-- SUPPLIED ENTRIES --

- - - -

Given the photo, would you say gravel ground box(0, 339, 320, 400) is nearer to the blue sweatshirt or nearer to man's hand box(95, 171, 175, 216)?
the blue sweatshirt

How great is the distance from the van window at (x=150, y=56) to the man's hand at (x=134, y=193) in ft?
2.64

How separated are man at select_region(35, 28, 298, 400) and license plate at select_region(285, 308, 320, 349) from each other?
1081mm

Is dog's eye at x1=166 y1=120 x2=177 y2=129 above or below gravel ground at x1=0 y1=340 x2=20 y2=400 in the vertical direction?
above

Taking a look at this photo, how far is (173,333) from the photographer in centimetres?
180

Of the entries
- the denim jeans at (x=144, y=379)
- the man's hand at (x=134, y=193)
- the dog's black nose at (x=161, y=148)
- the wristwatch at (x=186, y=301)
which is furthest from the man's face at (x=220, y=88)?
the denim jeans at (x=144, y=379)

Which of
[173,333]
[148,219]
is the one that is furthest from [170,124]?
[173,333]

- - - -

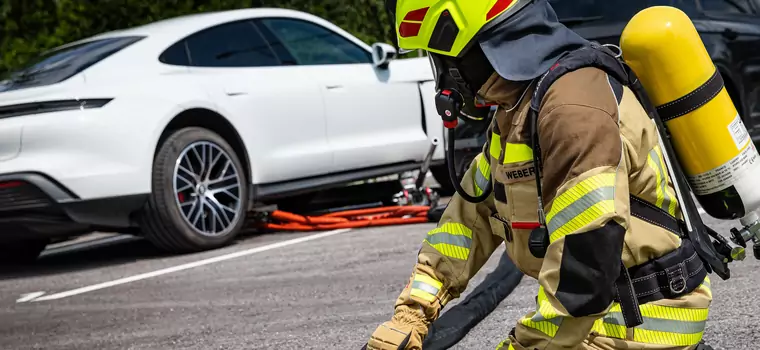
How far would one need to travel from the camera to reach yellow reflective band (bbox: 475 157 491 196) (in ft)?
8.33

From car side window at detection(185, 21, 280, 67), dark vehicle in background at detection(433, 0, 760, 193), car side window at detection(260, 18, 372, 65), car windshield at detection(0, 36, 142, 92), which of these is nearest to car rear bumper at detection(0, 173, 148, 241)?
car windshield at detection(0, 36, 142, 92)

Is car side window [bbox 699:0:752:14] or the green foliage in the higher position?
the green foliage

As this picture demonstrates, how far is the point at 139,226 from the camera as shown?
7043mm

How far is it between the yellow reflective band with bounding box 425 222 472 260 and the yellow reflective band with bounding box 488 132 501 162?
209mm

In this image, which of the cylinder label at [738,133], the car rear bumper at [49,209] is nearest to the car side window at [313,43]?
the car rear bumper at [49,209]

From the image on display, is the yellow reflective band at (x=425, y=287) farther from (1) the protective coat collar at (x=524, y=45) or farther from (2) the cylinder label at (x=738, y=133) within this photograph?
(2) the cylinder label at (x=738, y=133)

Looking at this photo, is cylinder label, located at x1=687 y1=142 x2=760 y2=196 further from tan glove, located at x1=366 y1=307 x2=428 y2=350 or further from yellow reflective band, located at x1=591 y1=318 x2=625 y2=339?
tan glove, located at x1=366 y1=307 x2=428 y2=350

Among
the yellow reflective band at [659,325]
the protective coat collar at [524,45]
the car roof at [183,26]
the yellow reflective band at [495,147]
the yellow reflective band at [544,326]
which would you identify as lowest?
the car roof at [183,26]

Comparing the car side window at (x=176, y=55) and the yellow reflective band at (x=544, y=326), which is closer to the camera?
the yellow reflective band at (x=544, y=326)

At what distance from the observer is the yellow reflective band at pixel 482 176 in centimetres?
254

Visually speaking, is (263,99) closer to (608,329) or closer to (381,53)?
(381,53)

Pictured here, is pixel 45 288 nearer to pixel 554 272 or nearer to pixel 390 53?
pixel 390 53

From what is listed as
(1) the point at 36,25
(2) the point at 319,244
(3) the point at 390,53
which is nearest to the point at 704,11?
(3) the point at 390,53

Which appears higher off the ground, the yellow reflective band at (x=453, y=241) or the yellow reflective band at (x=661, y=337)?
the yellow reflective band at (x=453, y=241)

- - - -

-- WRITTEN EXERCISE --
Count the lines in the listing above that contain the string "detection", treating uppercase and lowercase as different. Give only the number.

-- EXERCISE ANSWER --
2